Portrait drawing can be really tough. There is so much subtlety and nuance in the human face that it can be difficult to capture that likeness perfectly. At its most basic level, the structure, contours and shapes of the face can be studied to make drawing easier, however that will only get you started. At a higher level, you’ve got to contend with the being able to capture the likeness and character of the person. This can be even more challenging. But it is a challenge that I love. And this drawing of Mya in particular, allowed me to contend with all these challenges and to enjoy that drawing process.

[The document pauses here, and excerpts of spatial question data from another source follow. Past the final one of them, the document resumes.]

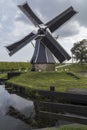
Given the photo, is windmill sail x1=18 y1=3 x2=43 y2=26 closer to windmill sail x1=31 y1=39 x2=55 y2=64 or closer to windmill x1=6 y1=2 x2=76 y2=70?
windmill x1=6 y1=2 x2=76 y2=70

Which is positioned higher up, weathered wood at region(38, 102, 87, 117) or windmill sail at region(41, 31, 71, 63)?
windmill sail at region(41, 31, 71, 63)

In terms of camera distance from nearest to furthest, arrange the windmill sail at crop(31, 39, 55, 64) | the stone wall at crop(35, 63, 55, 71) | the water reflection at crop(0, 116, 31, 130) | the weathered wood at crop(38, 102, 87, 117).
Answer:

I recently watched an incredible video with Russel Simmons, Waka Flocka and Mya discussing Veganism from different view points. It was so amazing to see three different hip-hop icons talking about Veganism passionately, and bringing their own unique flavor to the subject. Mya said one thing that stood out me about going vegan : “You don’t see the product, you begin to see the process”. I thought this was so poignant, because it highlights one of the biggest changes that veganism brings forth; You begin to see the larger picture!
She also happens to be a stunning musician and dancer. Check out this video to see what I mean. Her tap dancing at 2:45 minutes is crazy good!
I am on a mission right now to draw as many influential vegans as I can. And it only seemed fitting that Mya would be on the list. And without a doubt, I’ll probably being drawing Mya again very soon.
A Different Technique
My usual technique has been failing me recently. It was working nicely in the beginning with some annoying problems, and it was my hope that with enough practice it would improve. However, in all honestly, I can’t say that my usual technique is yielding massive results so I’m playing around with new techniques.
The technique used in the Mya drawing is based on the Russian soft brush technique, where it lets you work with large areas of shapes and value. Thereafter you can incrementally add in detail and move shapes around if needed. In all honestly it worked very well. But when you watch the video, you’ll see that along the way I still need to shift things around a lot until the shapes and values are positioned correctly. This highlights a massive deficiency in my abilities; I still can’t see proportionality well. In the past, lightly drawing locations of various facial landmarks with horizontal and vertical lines worked well. But clearly, I have not mastered this.
The technique I used here works brilliantly on digital, but unfortunately I won’t have the luxury of broadly moving shapes around on the page, when working with actual pencil and paper. This is a problem for me, and more practice is definitely required.
I am very happy with the way this turned out. I’m going to continue using this technique on digital for a while and see how things progress. With any luck my skill will improve.